● YOUR GOAL: Convert every line of the items below into a JSON list of strings, one string per line, skipping blank lines and leaving out the pictures.

● DATASET ROWS:
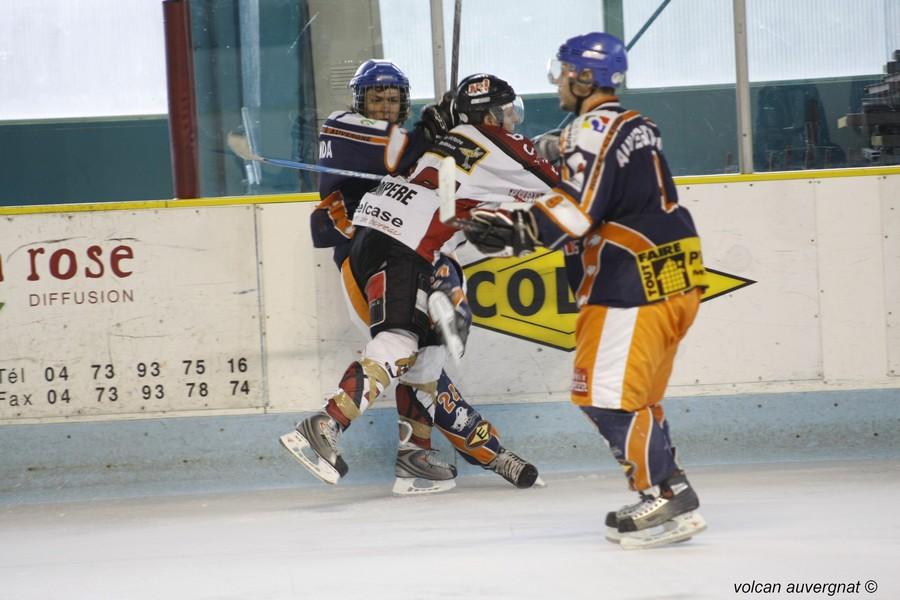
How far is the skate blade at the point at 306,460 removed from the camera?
3604 mm

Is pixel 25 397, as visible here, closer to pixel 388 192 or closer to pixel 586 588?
pixel 388 192

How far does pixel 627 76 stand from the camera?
14.7 ft

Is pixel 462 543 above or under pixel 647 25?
under

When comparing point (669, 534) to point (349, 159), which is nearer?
point (669, 534)

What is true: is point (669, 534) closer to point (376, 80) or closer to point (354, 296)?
point (354, 296)

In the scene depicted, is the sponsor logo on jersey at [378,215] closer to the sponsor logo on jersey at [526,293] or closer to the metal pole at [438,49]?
the sponsor logo on jersey at [526,293]

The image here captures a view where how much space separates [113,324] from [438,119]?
54.6 inches

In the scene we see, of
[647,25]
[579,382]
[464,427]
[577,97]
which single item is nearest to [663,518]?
[579,382]

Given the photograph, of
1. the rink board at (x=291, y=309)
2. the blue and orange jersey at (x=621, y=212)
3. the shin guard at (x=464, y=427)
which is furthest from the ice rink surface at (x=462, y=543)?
the blue and orange jersey at (x=621, y=212)

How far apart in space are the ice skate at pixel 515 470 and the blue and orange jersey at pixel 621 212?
1139 millimetres

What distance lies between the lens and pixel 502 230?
3.07 m

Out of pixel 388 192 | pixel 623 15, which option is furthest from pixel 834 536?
pixel 623 15

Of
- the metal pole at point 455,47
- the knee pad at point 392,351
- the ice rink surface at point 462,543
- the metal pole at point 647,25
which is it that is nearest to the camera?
the ice rink surface at point 462,543

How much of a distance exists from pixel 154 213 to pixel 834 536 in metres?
2.59
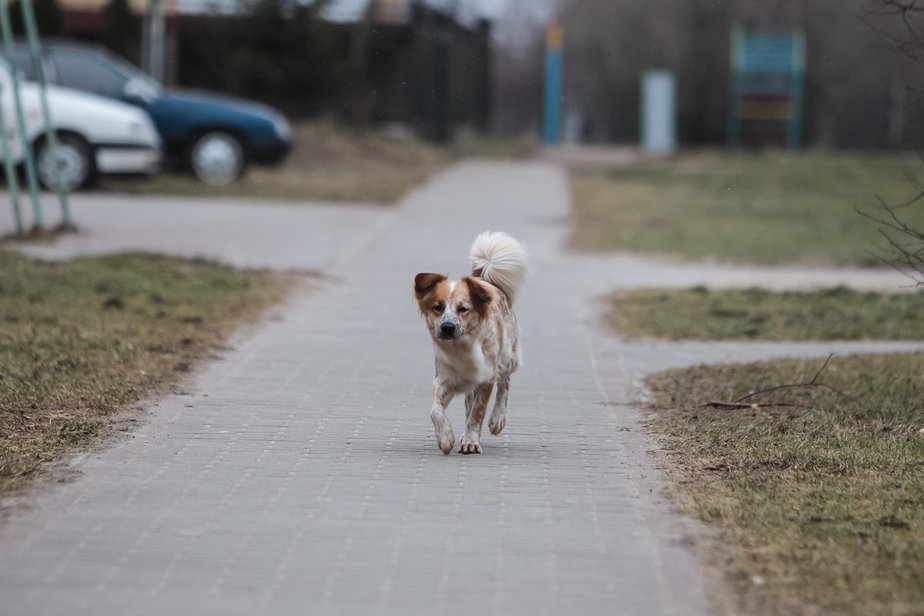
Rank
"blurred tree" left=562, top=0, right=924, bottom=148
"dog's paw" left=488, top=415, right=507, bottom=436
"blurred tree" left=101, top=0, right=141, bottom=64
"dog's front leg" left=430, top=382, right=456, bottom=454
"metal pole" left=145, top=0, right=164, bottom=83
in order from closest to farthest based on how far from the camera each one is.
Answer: "dog's front leg" left=430, top=382, right=456, bottom=454 < "dog's paw" left=488, top=415, right=507, bottom=436 < "metal pole" left=145, top=0, right=164, bottom=83 < "blurred tree" left=101, top=0, right=141, bottom=64 < "blurred tree" left=562, top=0, right=924, bottom=148

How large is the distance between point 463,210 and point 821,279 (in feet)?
25.4

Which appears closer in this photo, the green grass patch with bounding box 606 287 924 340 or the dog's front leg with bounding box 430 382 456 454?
the dog's front leg with bounding box 430 382 456 454

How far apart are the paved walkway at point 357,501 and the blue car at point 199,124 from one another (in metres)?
12.5

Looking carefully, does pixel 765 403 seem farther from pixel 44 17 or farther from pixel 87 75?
pixel 44 17

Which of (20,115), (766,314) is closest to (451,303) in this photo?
(766,314)

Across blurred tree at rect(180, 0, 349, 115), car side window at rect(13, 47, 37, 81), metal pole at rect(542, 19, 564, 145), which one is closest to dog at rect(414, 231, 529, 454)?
car side window at rect(13, 47, 37, 81)

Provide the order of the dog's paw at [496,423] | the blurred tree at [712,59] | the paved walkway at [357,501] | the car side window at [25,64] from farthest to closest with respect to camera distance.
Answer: the blurred tree at [712,59] → the car side window at [25,64] → the dog's paw at [496,423] → the paved walkway at [357,501]

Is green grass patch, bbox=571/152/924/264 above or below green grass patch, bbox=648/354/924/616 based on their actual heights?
below

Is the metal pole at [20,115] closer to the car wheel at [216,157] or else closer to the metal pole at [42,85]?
the metal pole at [42,85]

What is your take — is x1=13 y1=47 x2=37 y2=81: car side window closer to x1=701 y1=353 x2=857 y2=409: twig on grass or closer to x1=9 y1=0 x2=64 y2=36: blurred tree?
x1=9 y1=0 x2=64 y2=36: blurred tree

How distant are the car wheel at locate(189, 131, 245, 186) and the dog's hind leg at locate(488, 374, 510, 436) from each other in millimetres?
17370

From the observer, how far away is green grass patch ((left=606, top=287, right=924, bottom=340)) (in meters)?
11.6

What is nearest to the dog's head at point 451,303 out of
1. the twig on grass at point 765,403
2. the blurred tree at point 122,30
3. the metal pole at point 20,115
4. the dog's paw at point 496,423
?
the dog's paw at point 496,423

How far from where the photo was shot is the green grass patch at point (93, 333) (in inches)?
293
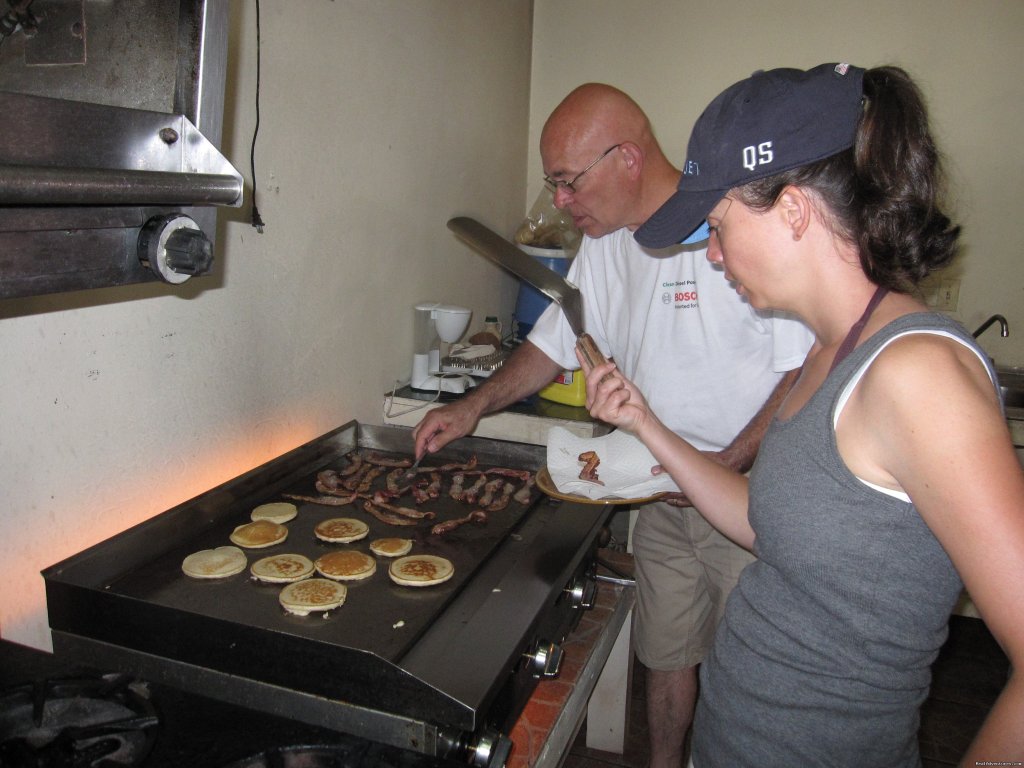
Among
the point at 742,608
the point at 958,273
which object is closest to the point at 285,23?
the point at 742,608

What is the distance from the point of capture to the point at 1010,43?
3.39m

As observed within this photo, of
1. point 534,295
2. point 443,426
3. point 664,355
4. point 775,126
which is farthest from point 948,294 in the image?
point 775,126

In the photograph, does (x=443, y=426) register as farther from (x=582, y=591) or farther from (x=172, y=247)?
(x=172, y=247)

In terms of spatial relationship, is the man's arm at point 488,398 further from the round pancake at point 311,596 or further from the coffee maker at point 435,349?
the round pancake at point 311,596

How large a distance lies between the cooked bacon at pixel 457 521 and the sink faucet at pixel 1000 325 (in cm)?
289

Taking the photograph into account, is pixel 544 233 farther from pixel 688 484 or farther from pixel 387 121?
pixel 688 484

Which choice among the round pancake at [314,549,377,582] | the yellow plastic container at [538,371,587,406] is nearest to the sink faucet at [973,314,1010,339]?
the yellow plastic container at [538,371,587,406]

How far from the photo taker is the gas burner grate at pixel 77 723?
910 millimetres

● WORKED ANSWER:
[
  "How far is the skate blade at the point at 306,460 removed from the camera?",
  "3604 mm",
  "Is pixel 25 397, as visible here, closer to pixel 388 192 or closer to pixel 586 588?",
  "pixel 388 192",
  "How far does pixel 627 76 stand from the camera?",
  "14.7 ft",
  "Is pixel 462 543 above or under pixel 647 25?",
  "under",
  "When comparing point (669, 534) to point (349, 159), which is nearer?",
  "point (669, 534)",
  "What is true: is point (669, 534) closer to point (376, 80) or closer to point (354, 296)?",
  "point (354, 296)",
  "In the scene depicted, is the sponsor logo on jersey at [378,215] closer to the sponsor logo on jersey at [526,293] or closer to the metal pole at [438,49]?",
  "the sponsor logo on jersey at [526,293]",
  "The image here captures a view where how much space separates [113,324] from [438,119]?",
  "54.6 inches",
  "In the scene we see, of",
  "[647,25]",
  "[579,382]",
  "[464,427]",
  "[577,97]",
  "which single item is nearest to [663,518]?",
  "[579,382]",
  "Given the photograph, of",
  "1. the rink board at (x=291, y=309)",
  "2. the blue and orange jersey at (x=621, y=212)",
  "3. the shin guard at (x=464, y=427)",
  "which is furthest from the ice rink surface at (x=462, y=543)?",
  "the blue and orange jersey at (x=621, y=212)",
  "How far apart in space are the ice skate at pixel 515 470 and the blue and orange jersey at pixel 621 212?",
  "1139 millimetres",
  "What distance lies between the lens and pixel 502 230?",
  "3.07 m",
  "Out of pixel 388 192 | pixel 623 15, which option is furthest from pixel 834 536?",
  "pixel 623 15",
  "Of",
  "- the metal pole at point 455,47",
  "- the knee pad at point 392,351",
  "- the ice rink surface at point 462,543",
  "- the metal pole at point 647,25",
  "which is it that is nearest to the camera?",
  "the ice rink surface at point 462,543",
  "How much of a distance exists from pixel 154 213 to pixel 834 536 in metres?",
  "2.59",
  "Rank",
  "\"blurred tree\" left=562, top=0, right=924, bottom=148",
  "\"dog's paw\" left=488, top=415, right=507, bottom=436",
  "\"blurred tree\" left=101, top=0, right=141, bottom=64",
  "\"dog's front leg\" left=430, top=382, right=456, bottom=454",
  "\"metal pole\" left=145, top=0, right=164, bottom=83",
  "in order from closest to farthest based on how far from the camera each one is.",
  "Answer: \"dog's front leg\" left=430, top=382, right=456, bottom=454 < \"dog's paw\" left=488, top=415, right=507, bottom=436 < \"metal pole\" left=145, top=0, right=164, bottom=83 < \"blurred tree\" left=101, top=0, right=141, bottom=64 < \"blurred tree\" left=562, top=0, right=924, bottom=148",
  "How large is the distance between point 463,210 and point 821,279 (in feet)?",
  "25.4",
  "Which appears closer in this photo, the green grass patch with bounding box 606 287 924 340 or the dog's front leg with bounding box 430 382 456 454?",
  "the dog's front leg with bounding box 430 382 456 454",
  "How far apart are the paved walkway at point 357,501 and the blue car at point 199,124 from one another (in metres)?",
  "12.5",
  "Looking carefully, does pixel 765 403 seem farther from pixel 44 17 or farther from pixel 87 75?",
  "pixel 44 17",
  "Which of (20,115), (766,314) is closest to (451,303) in this photo?",
  "(766,314)",
  "Across blurred tree at rect(180, 0, 349, 115), car side window at rect(13, 47, 37, 81), metal pole at rect(542, 19, 564, 145), which one is closest to dog at rect(414, 231, 529, 454)?",
  "car side window at rect(13, 47, 37, 81)",
  "Provide the order of the dog's paw at [496,423] | the blurred tree at [712,59] | the paved walkway at [357,501] | the car side window at [25,64] from farthest to closest with respect to camera distance.",
  "Answer: the blurred tree at [712,59] → the car side window at [25,64] → the dog's paw at [496,423] → the paved walkway at [357,501]",
  "Is green grass patch, bbox=571/152/924/264 above or below green grass patch, bbox=648/354/924/616 based on their actual heights?",
  "below",
  "Is the metal pole at [20,115] closer to the car wheel at [216,157] or else closer to the metal pole at [42,85]?",
  "the metal pole at [42,85]",
  "What is your take — is x1=13 y1=47 x2=37 y2=81: car side window closer to x1=701 y1=353 x2=857 y2=409: twig on grass or closer to x1=9 y1=0 x2=64 y2=36: blurred tree?",
  "x1=9 y1=0 x2=64 y2=36: blurred tree",
  "How distant are the car wheel at locate(189, 131, 245, 186) and the dog's hind leg at locate(488, 374, 510, 436) from each other in millimetres?",
  "17370",
  "From the observer, how far away is green grass patch ((left=606, top=287, right=924, bottom=340)) (in meters)?",
  "11.6",
  "What is nearest to the dog's head at point 451,303 out of",
  "1. the twig on grass at point 765,403",
  "2. the blurred tree at point 122,30",
  "3. the metal pole at point 20,115",
  "4. the dog's paw at point 496,423",
  "?",
  "the dog's paw at point 496,423",
  "How far from where the photo was shot is the green grass patch at point (93, 333) (in inches)?",
  "293",
  "Among",
  "the point at 742,608",
  "the point at 958,273",
  "which object is closest to the point at 285,23?",
  "the point at 742,608",
  "What is the distance from the point of capture to the point at 1010,43?",
  "3.39m",
  "As observed within this photo, of",
  "1. point 534,295",
  "2. point 443,426",
  "3. point 664,355",
  "4. point 775,126",
  "which is farthest from point 948,294 in the image?",
  "point 775,126",
  "In the photograph, does (x=443, y=426) register as farther from (x=582, y=591) or farther from (x=172, y=247)?",
  "(x=172, y=247)",
  "In terms of spatial relationship, is the man's arm at point 488,398 further from the round pancake at point 311,596 or further from the coffee maker at point 435,349?",
  "the round pancake at point 311,596",
  "How large a distance lies between the cooked bacon at pixel 457 521 and the sink faucet at pixel 1000 325 (in cm)?",
  "289",
  "Taking the photograph into account, is pixel 544 233 farther from pixel 688 484 or farther from pixel 387 121?",
  "pixel 688 484",
  "Which choice among the round pancake at [314,549,377,582] | the yellow plastic container at [538,371,587,406] is nearest to the sink faucet at [973,314,1010,339]?",
  "the yellow plastic container at [538,371,587,406]",
  "How far from the photo taker is the gas burner grate at pixel 77 723?",
  "910 millimetres"
]